13. Ao abrir o livro, cai um recorte de jornal: “Quem
encontra um amigo encontra um tesouro”. Volta a sua mente a imagem do pai, de
quem herdara o livro: alegre, risonho, bonachão, otimista, generoso, paciente.
“Isso era bem dele”, pensa instantaneamente. E sua atual solidão, sua vida
amarga, seu isolamento começam a pesar como se fossem uma traição ao que ele
sonhara para a vida de sua filha.
14.
Zapeando pelos canais de TV ela deparou com a imagem dele.
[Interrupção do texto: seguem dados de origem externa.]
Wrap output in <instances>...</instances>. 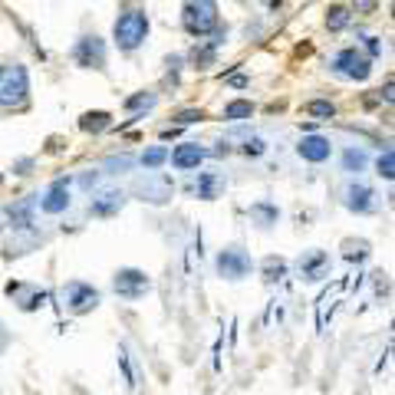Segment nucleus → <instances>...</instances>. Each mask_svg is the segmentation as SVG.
I'll use <instances>...</instances> for the list:
<instances>
[{
    "instance_id": "obj_31",
    "label": "nucleus",
    "mask_w": 395,
    "mask_h": 395,
    "mask_svg": "<svg viewBox=\"0 0 395 395\" xmlns=\"http://www.w3.org/2000/svg\"><path fill=\"white\" fill-rule=\"evenodd\" d=\"M175 119H178V125H191V122H201V119H204V112H201V109H185V112H178Z\"/></svg>"
},
{
    "instance_id": "obj_6",
    "label": "nucleus",
    "mask_w": 395,
    "mask_h": 395,
    "mask_svg": "<svg viewBox=\"0 0 395 395\" xmlns=\"http://www.w3.org/2000/svg\"><path fill=\"white\" fill-rule=\"evenodd\" d=\"M250 271H254V260L241 247H224L221 254H218V273H221L224 280H244Z\"/></svg>"
},
{
    "instance_id": "obj_35",
    "label": "nucleus",
    "mask_w": 395,
    "mask_h": 395,
    "mask_svg": "<svg viewBox=\"0 0 395 395\" xmlns=\"http://www.w3.org/2000/svg\"><path fill=\"white\" fill-rule=\"evenodd\" d=\"M0 185H3V175H0Z\"/></svg>"
},
{
    "instance_id": "obj_21",
    "label": "nucleus",
    "mask_w": 395,
    "mask_h": 395,
    "mask_svg": "<svg viewBox=\"0 0 395 395\" xmlns=\"http://www.w3.org/2000/svg\"><path fill=\"white\" fill-rule=\"evenodd\" d=\"M303 109H307V115H313L316 122H326V119H333L336 115V106L330 102V99H313V102H307Z\"/></svg>"
},
{
    "instance_id": "obj_17",
    "label": "nucleus",
    "mask_w": 395,
    "mask_h": 395,
    "mask_svg": "<svg viewBox=\"0 0 395 395\" xmlns=\"http://www.w3.org/2000/svg\"><path fill=\"white\" fill-rule=\"evenodd\" d=\"M7 293L20 296L17 303H20V309H24V313H30V309H40L43 303H47V293H43V290H30L26 284H10V287H7Z\"/></svg>"
},
{
    "instance_id": "obj_26",
    "label": "nucleus",
    "mask_w": 395,
    "mask_h": 395,
    "mask_svg": "<svg viewBox=\"0 0 395 395\" xmlns=\"http://www.w3.org/2000/svg\"><path fill=\"white\" fill-rule=\"evenodd\" d=\"M349 20H353V13L346 7H330V13H326V26L330 30H343V26H349Z\"/></svg>"
},
{
    "instance_id": "obj_29",
    "label": "nucleus",
    "mask_w": 395,
    "mask_h": 395,
    "mask_svg": "<svg viewBox=\"0 0 395 395\" xmlns=\"http://www.w3.org/2000/svg\"><path fill=\"white\" fill-rule=\"evenodd\" d=\"M349 250H346V257L349 260H366L369 257V244H366V241H356V244H353V241H349Z\"/></svg>"
},
{
    "instance_id": "obj_19",
    "label": "nucleus",
    "mask_w": 395,
    "mask_h": 395,
    "mask_svg": "<svg viewBox=\"0 0 395 395\" xmlns=\"http://www.w3.org/2000/svg\"><path fill=\"white\" fill-rule=\"evenodd\" d=\"M250 115H254V102H247V99H234V102L224 106V119L227 122H241V119H250Z\"/></svg>"
},
{
    "instance_id": "obj_22",
    "label": "nucleus",
    "mask_w": 395,
    "mask_h": 395,
    "mask_svg": "<svg viewBox=\"0 0 395 395\" xmlns=\"http://www.w3.org/2000/svg\"><path fill=\"white\" fill-rule=\"evenodd\" d=\"M33 198H26V201H20V204H10L7 208V214L13 218V227H30V211H33Z\"/></svg>"
},
{
    "instance_id": "obj_1",
    "label": "nucleus",
    "mask_w": 395,
    "mask_h": 395,
    "mask_svg": "<svg viewBox=\"0 0 395 395\" xmlns=\"http://www.w3.org/2000/svg\"><path fill=\"white\" fill-rule=\"evenodd\" d=\"M30 96V76L20 63L0 66V106L3 109H20Z\"/></svg>"
},
{
    "instance_id": "obj_9",
    "label": "nucleus",
    "mask_w": 395,
    "mask_h": 395,
    "mask_svg": "<svg viewBox=\"0 0 395 395\" xmlns=\"http://www.w3.org/2000/svg\"><path fill=\"white\" fill-rule=\"evenodd\" d=\"M296 273L303 277V280H323L326 273H330V254L326 250H303L300 257H296Z\"/></svg>"
},
{
    "instance_id": "obj_4",
    "label": "nucleus",
    "mask_w": 395,
    "mask_h": 395,
    "mask_svg": "<svg viewBox=\"0 0 395 395\" xmlns=\"http://www.w3.org/2000/svg\"><path fill=\"white\" fill-rule=\"evenodd\" d=\"M330 70H333L336 76H343V79L362 83V79H369V73H372V60L359 47H346V49H339V53H333Z\"/></svg>"
},
{
    "instance_id": "obj_10",
    "label": "nucleus",
    "mask_w": 395,
    "mask_h": 395,
    "mask_svg": "<svg viewBox=\"0 0 395 395\" xmlns=\"http://www.w3.org/2000/svg\"><path fill=\"white\" fill-rule=\"evenodd\" d=\"M296 155L303 161H313V165H320L333 155V142L326 136H303L300 138V145H296Z\"/></svg>"
},
{
    "instance_id": "obj_27",
    "label": "nucleus",
    "mask_w": 395,
    "mask_h": 395,
    "mask_svg": "<svg viewBox=\"0 0 395 395\" xmlns=\"http://www.w3.org/2000/svg\"><path fill=\"white\" fill-rule=\"evenodd\" d=\"M155 106V92H136L125 99V112H138V109H152Z\"/></svg>"
},
{
    "instance_id": "obj_5",
    "label": "nucleus",
    "mask_w": 395,
    "mask_h": 395,
    "mask_svg": "<svg viewBox=\"0 0 395 395\" xmlns=\"http://www.w3.org/2000/svg\"><path fill=\"white\" fill-rule=\"evenodd\" d=\"M99 290L92 284H86V280H70V284L63 287V307L70 309V313H76V316H83V313H89V309L99 307Z\"/></svg>"
},
{
    "instance_id": "obj_34",
    "label": "nucleus",
    "mask_w": 395,
    "mask_h": 395,
    "mask_svg": "<svg viewBox=\"0 0 395 395\" xmlns=\"http://www.w3.org/2000/svg\"><path fill=\"white\" fill-rule=\"evenodd\" d=\"M264 3H267V7H280V0H264Z\"/></svg>"
},
{
    "instance_id": "obj_30",
    "label": "nucleus",
    "mask_w": 395,
    "mask_h": 395,
    "mask_svg": "<svg viewBox=\"0 0 395 395\" xmlns=\"http://www.w3.org/2000/svg\"><path fill=\"white\" fill-rule=\"evenodd\" d=\"M264 152H267V142H264V138H247L244 142V155H254V159H257Z\"/></svg>"
},
{
    "instance_id": "obj_14",
    "label": "nucleus",
    "mask_w": 395,
    "mask_h": 395,
    "mask_svg": "<svg viewBox=\"0 0 395 395\" xmlns=\"http://www.w3.org/2000/svg\"><path fill=\"white\" fill-rule=\"evenodd\" d=\"M204 148L201 145H195V142H185V145H178L172 152V165L178 168V172H191V168H198L201 161H204Z\"/></svg>"
},
{
    "instance_id": "obj_12",
    "label": "nucleus",
    "mask_w": 395,
    "mask_h": 395,
    "mask_svg": "<svg viewBox=\"0 0 395 395\" xmlns=\"http://www.w3.org/2000/svg\"><path fill=\"white\" fill-rule=\"evenodd\" d=\"M188 191L198 198H204V201H211V198H218L224 191V175L218 172H201L198 178H191V185H188Z\"/></svg>"
},
{
    "instance_id": "obj_15",
    "label": "nucleus",
    "mask_w": 395,
    "mask_h": 395,
    "mask_svg": "<svg viewBox=\"0 0 395 395\" xmlns=\"http://www.w3.org/2000/svg\"><path fill=\"white\" fill-rule=\"evenodd\" d=\"M70 208V191H66V182H53L49 191L40 198V211L43 214H63Z\"/></svg>"
},
{
    "instance_id": "obj_3",
    "label": "nucleus",
    "mask_w": 395,
    "mask_h": 395,
    "mask_svg": "<svg viewBox=\"0 0 395 395\" xmlns=\"http://www.w3.org/2000/svg\"><path fill=\"white\" fill-rule=\"evenodd\" d=\"M182 26L191 37H208L218 30V3L214 0H185L182 7Z\"/></svg>"
},
{
    "instance_id": "obj_32",
    "label": "nucleus",
    "mask_w": 395,
    "mask_h": 395,
    "mask_svg": "<svg viewBox=\"0 0 395 395\" xmlns=\"http://www.w3.org/2000/svg\"><path fill=\"white\" fill-rule=\"evenodd\" d=\"M353 3H356V13H366V17L376 13V7H379V0H353Z\"/></svg>"
},
{
    "instance_id": "obj_16",
    "label": "nucleus",
    "mask_w": 395,
    "mask_h": 395,
    "mask_svg": "<svg viewBox=\"0 0 395 395\" xmlns=\"http://www.w3.org/2000/svg\"><path fill=\"white\" fill-rule=\"evenodd\" d=\"M138 188H142V195H145L148 201H165V198H172V182H168L165 175L148 172L145 182H142Z\"/></svg>"
},
{
    "instance_id": "obj_8",
    "label": "nucleus",
    "mask_w": 395,
    "mask_h": 395,
    "mask_svg": "<svg viewBox=\"0 0 395 395\" xmlns=\"http://www.w3.org/2000/svg\"><path fill=\"white\" fill-rule=\"evenodd\" d=\"M73 60H76V66H83V70H106V40L96 37V33L76 40Z\"/></svg>"
},
{
    "instance_id": "obj_23",
    "label": "nucleus",
    "mask_w": 395,
    "mask_h": 395,
    "mask_svg": "<svg viewBox=\"0 0 395 395\" xmlns=\"http://www.w3.org/2000/svg\"><path fill=\"white\" fill-rule=\"evenodd\" d=\"M79 125H83L86 132H102V129L112 125V115L109 112H86V115L79 119Z\"/></svg>"
},
{
    "instance_id": "obj_28",
    "label": "nucleus",
    "mask_w": 395,
    "mask_h": 395,
    "mask_svg": "<svg viewBox=\"0 0 395 395\" xmlns=\"http://www.w3.org/2000/svg\"><path fill=\"white\" fill-rule=\"evenodd\" d=\"M376 168H379V175H382L385 182H392V178H395V155H392V148H385L382 155H379Z\"/></svg>"
},
{
    "instance_id": "obj_25",
    "label": "nucleus",
    "mask_w": 395,
    "mask_h": 395,
    "mask_svg": "<svg viewBox=\"0 0 395 395\" xmlns=\"http://www.w3.org/2000/svg\"><path fill=\"white\" fill-rule=\"evenodd\" d=\"M284 273H287V260H280V257L264 260V280H267V284H277Z\"/></svg>"
},
{
    "instance_id": "obj_7",
    "label": "nucleus",
    "mask_w": 395,
    "mask_h": 395,
    "mask_svg": "<svg viewBox=\"0 0 395 395\" xmlns=\"http://www.w3.org/2000/svg\"><path fill=\"white\" fill-rule=\"evenodd\" d=\"M112 290L122 296V300H138V296H145L148 290H152V280H148L145 271L122 267V271L115 273V280H112Z\"/></svg>"
},
{
    "instance_id": "obj_33",
    "label": "nucleus",
    "mask_w": 395,
    "mask_h": 395,
    "mask_svg": "<svg viewBox=\"0 0 395 395\" xmlns=\"http://www.w3.org/2000/svg\"><path fill=\"white\" fill-rule=\"evenodd\" d=\"M30 165H33V161H30V159H24V161H20V165H17V172H20V175H26V168H30Z\"/></svg>"
},
{
    "instance_id": "obj_18",
    "label": "nucleus",
    "mask_w": 395,
    "mask_h": 395,
    "mask_svg": "<svg viewBox=\"0 0 395 395\" xmlns=\"http://www.w3.org/2000/svg\"><path fill=\"white\" fill-rule=\"evenodd\" d=\"M250 218H254L260 227H271V224H277L280 211H277V204H271V201H257V204H250Z\"/></svg>"
},
{
    "instance_id": "obj_20",
    "label": "nucleus",
    "mask_w": 395,
    "mask_h": 395,
    "mask_svg": "<svg viewBox=\"0 0 395 395\" xmlns=\"http://www.w3.org/2000/svg\"><path fill=\"white\" fill-rule=\"evenodd\" d=\"M366 161H369V155H366L362 148H346L343 152V172L359 175L362 168H366Z\"/></svg>"
},
{
    "instance_id": "obj_2",
    "label": "nucleus",
    "mask_w": 395,
    "mask_h": 395,
    "mask_svg": "<svg viewBox=\"0 0 395 395\" xmlns=\"http://www.w3.org/2000/svg\"><path fill=\"white\" fill-rule=\"evenodd\" d=\"M148 37V13L145 10H129L122 13L115 26H112V40H115V47L125 49V53H132L145 43Z\"/></svg>"
},
{
    "instance_id": "obj_24",
    "label": "nucleus",
    "mask_w": 395,
    "mask_h": 395,
    "mask_svg": "<svg viewBox=\"0 0 395 395\" xmlns=\"http://www.w3.org/2000/svg\"><path fill=\"white\" fill-rule=\"evenodd\" d=\"M165 161H168V148H165V145H152V148L142 152V165H145L148 172H155V168L165 165Z\"/></svg>"
},
{
    "instance_id": "obj_11",
    "label": "nucleus",
    "mask_w": 395,
    "mask_h": 395,
    "mask_svg": "<svg viewBox=\"0 0 395 395\" xmlns=\"http://www.w3.org/2000/svg\"><path fill=\"white\" fill-rule=\"evenodd\" d=\"M346 208L356 211V214H369V211L379 208L376 201V191L369 185H349L346 188Z\"/></svg>"
},
{
    "instance_id": "obj_13",
    "label": "nucleus",
    "mask_w": 395,
    "mask_h": 395,
    "mask_svg": "<svg viewBox=\"0 0 395 395\" xmlns=\"http://www.w3.org/2000/svg\"><path fill=\"white\" fill-rule=\"evenodd\" d=\"M122 204H125V195L119 191V188H109V191H102V195H96L92 201H89V214L109 218V214H115Z\"/></svg>"
}]
</instances>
Tantos anos depois, a mesma fisionomia tranquila que esconde um vulcão
submerso, a mesma voz pausada e reticente, as mesmas mãos suaves em gestos
moderados, somente os cabelos encanecidos marcam a passagem do tempo. Sua voz,
alterada pelos instrumentos eletrônicos, traía um torvelinho interior que
somente ela poderia perceber e decifrar. Turbilhão que ela se negou a apaziguar
quando eram ainda muito jovens.
15.
Quando as cicatrizes do sofrimento já estavam quase curadas
ele telefonou. Tinham passado alguns meses de separação e ela já estava
voltando à tona, enfrentando a rotina, experimentando uma pouco de paz. Mas ele
telefonou e o redemoinho de emoções invadiu novamente toda a sua mente e o seu
coração. Voltava à estaca zero. Quase sem prestar atenção nas suas explicações
ela o aceitou novamente como sempre fizera.
16.
Em sua cadeira de balanço, as mãos jogadas sobre o colo, os
cabelos brancos amarrados em um coque na nuca, os óculos abandonados na mesa ao
lado, ela mentalmente calculou os anos
que tinham se passado desde que o conhecera. Eram mais de quarenta. Entretanto
sua imagem permanecia tão nítida e tão vívida como se não tivesse passado
nenhuma hora de seu último encontro.